• **Page text**
Francis Davis(r) Burning of Dublin Custom House 1921

Frank Davis later in life – still with his impressive moustache

He was buried in London’s Bandon Hill Cemetery in Wallington and Mrs Davis then moved to Blackpool with her children, never to return to Ireland. Before she left she settled her late husband’s estate and made a compensation claim for his death and the destruction of their possessions in the Custom House blaze.

One contemporary press photo shows two Custom House staff carrying some of the Davis family’s property recovered from the building. Ironically the rooms were left mostly undamaged after the fire.

Bertha Davis and her children received British bereavement allowances and pensions and the lady lived for another twenty years. But the death of Frank seems to have cast a long shadow over her and his other descendants. One granddaughter was remarkably born on an anniversary of the Burning and had sad, gloom filled birthdays when she was young. The last immediate family member died in 1999; later descendants live in England and Australia.

• **Information**
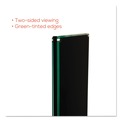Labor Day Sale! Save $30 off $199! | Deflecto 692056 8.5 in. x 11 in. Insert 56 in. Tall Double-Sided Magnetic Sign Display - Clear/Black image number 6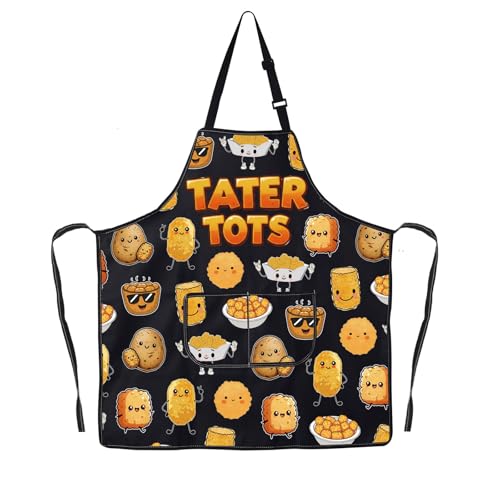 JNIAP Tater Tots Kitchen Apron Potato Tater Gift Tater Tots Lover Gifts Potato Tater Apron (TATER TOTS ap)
==
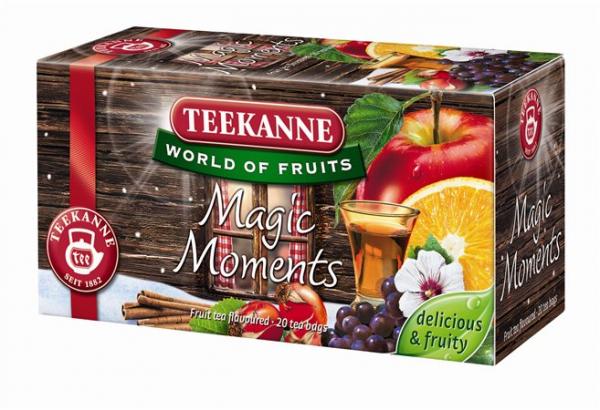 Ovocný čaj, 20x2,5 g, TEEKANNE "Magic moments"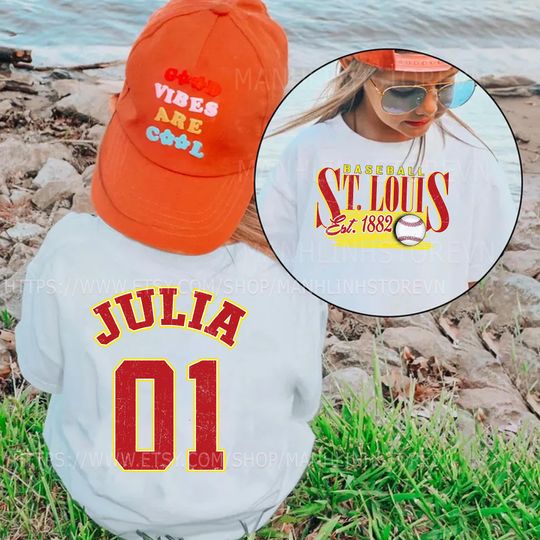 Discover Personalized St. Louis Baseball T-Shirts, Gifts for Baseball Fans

• **Assignment A**
Return the section of the Frank Davis account that begins at the words "One contemporary press" and stops after "after the fire.", copied word for word.
• **Assignment B**
Take the Frank Davis account further, picking up right after its final sentence.

• **Exercise answer A**
One contemporary press photo shows two Custom House staff carrying some of the Davis family’s property recovered from the building. Ironically the rooms were left mostly undamaged after the fire.

• **Exercise answer B**
There have been suggestions that Frank Davis was ex-military. “An old soldier up to his tricks” according to the man who shot him. While Frank’s father (a Welshman) had been a bakery supplier to the British Army Commissariat and two brothers did serve in the army, Frank himself was never officially a member of the crown forces. Incidentally, the family were real globe-trotters of their time, being recorded on census forms several locations in England; Wales; Ohio, USA; and Gibraltar. An era of a global British empire.

According to his widow at the Inquiry into his death (found to be ‘wilful murder by persons unknown’), he was “an Englishman and Unionist who insisted he would never surrender to any rebel”. Sadly for his family, he died upholding these convictions.

Bertha & Francis Burning of Dublin Custom House 1921

Bertha & Frank Davis pictured – at what looks like a military camp?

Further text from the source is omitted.